Charlotte's Web Announces Underwritten Public Offering

Net proceeds from the Offering expected to be used to fund the Company's business development.

Charlotte's Web Holdings, Inc. (TSX: CWEB), the market leader in hemp CBD extract products, announces today that it has entered into an agreement with Canaccord Genuity Corp., pursuant to which the Lead Underwriter, together with a syndicate of underwriters including Cormark Securities Inc., Eight Capital and PI Financial Corp. has agreed to purchase, on an underwritten basis, 10,000,000 units of the Company, at a price of C$6.75 per Unit, for aggregate gross proceeds to the Company of C$67,500,000.

Each Unit will be comprised of one common share of the Company and one half of one common share purchase warrant. Each Warrant will be exercisable to acquire one common share for a period of 2 years following the closing date of the Offering at an exercise price of C$8.50 per Warrant Share, subject to adjustment in certain events.

In addition, the Company has granted the underwriters a 30-day option to purchase up to 1,500,000 additional units on the same terms as the Offering. If the Over-Allotment Option is exercised in full, the aggregate gross proceeds of the Offering will be C$77,625,000.

Net proceeds from the Offering are expected to be used primarily to fund the Company's business development and for general working capital purposes.

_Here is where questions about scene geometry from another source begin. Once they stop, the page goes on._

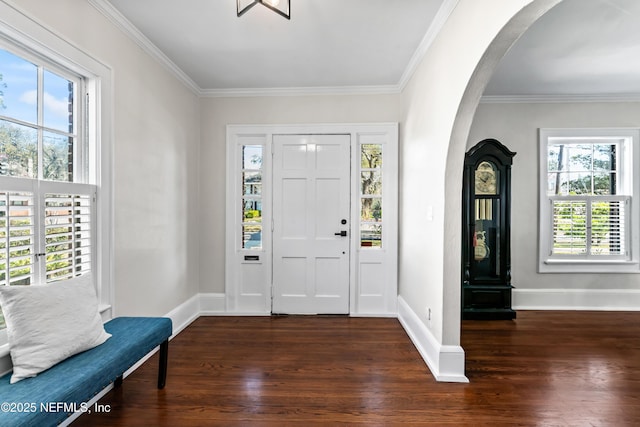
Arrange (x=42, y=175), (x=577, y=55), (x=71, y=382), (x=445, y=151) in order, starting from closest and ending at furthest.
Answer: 1. (x=71, y=382)
2. (x=42, y=175)
3. (x=445, y=151)
4. (x=577, y=55)

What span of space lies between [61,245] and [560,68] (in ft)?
14.6

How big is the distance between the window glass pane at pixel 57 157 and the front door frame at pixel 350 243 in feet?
6.00

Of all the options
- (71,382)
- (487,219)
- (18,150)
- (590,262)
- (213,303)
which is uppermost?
(18,150)

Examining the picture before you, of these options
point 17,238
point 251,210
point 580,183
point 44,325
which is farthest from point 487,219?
point 17,238

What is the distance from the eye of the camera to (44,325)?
5.24 ft

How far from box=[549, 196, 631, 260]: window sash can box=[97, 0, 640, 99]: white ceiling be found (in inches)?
52.4

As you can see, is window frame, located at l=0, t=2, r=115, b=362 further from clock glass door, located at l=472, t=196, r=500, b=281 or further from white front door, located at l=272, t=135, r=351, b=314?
clock glass door, located at l=472, t=196, r=500, b=281

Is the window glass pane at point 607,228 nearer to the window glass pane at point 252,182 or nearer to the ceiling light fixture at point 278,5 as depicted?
the window glass pane at point 252,182

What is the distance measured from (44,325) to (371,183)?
3.11 m

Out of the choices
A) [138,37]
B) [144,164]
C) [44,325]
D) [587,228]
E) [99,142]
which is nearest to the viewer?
[44,325]

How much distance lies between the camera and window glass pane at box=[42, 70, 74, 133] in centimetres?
194

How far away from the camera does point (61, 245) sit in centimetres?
201

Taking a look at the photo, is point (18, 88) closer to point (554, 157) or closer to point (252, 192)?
point (252, 192)

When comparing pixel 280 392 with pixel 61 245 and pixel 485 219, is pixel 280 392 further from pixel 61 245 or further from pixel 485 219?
pixel 485 219
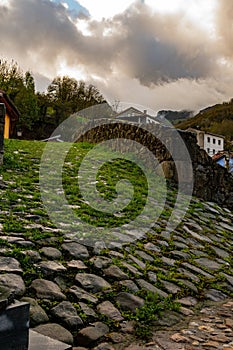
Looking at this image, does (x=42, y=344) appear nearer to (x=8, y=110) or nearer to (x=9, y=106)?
(x=9, y=106)

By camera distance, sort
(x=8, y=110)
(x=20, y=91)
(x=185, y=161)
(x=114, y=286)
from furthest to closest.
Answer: (x=20, y=91) → (x=8, y=110) → (x=185, y=161) → (x=114, y=286)

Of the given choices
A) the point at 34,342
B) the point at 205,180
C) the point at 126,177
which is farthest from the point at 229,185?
the point at 34,342

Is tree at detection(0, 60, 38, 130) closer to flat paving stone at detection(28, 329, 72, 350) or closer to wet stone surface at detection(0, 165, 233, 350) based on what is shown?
wet stone surface at detection(0, 165, 233, 350)

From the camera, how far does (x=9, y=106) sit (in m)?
19.5

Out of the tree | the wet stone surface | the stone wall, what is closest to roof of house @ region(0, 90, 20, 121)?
the tree

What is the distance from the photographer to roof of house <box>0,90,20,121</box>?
61.3 feet

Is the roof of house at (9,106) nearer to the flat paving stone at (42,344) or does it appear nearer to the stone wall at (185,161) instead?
the stone wall at (185,161)

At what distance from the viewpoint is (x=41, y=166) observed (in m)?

The Units will be offered in each of the provinces of Canada, other than Québec, pursuant to the Company's base shelf prospectus dated April 8, 2019, and may also be offered by way of private placement in the United States to "qualified institutional buyers". The terms of the Offering will be described in a prospectus supplement to be filed with the securities regulators in each of the provinces of Canada, except Québec.

Copies of the Supplement, following the filing thereof, and accompanying Base Prospectus may be obtained on SEDAR at www.sedar.com and from Canaccord Genuity Corp., 161 Bay Street, Suite 3000, Toronto, ON M5J 2S1. The Base Prospectus contains, and the Supplement will contain, important detailed information about the Company and the Offering. Prospective investors should read the Supplement and accompanying Base Prospectus and the other documents the Company has filed on SEDAR at www.sedar.com before making an investment decision.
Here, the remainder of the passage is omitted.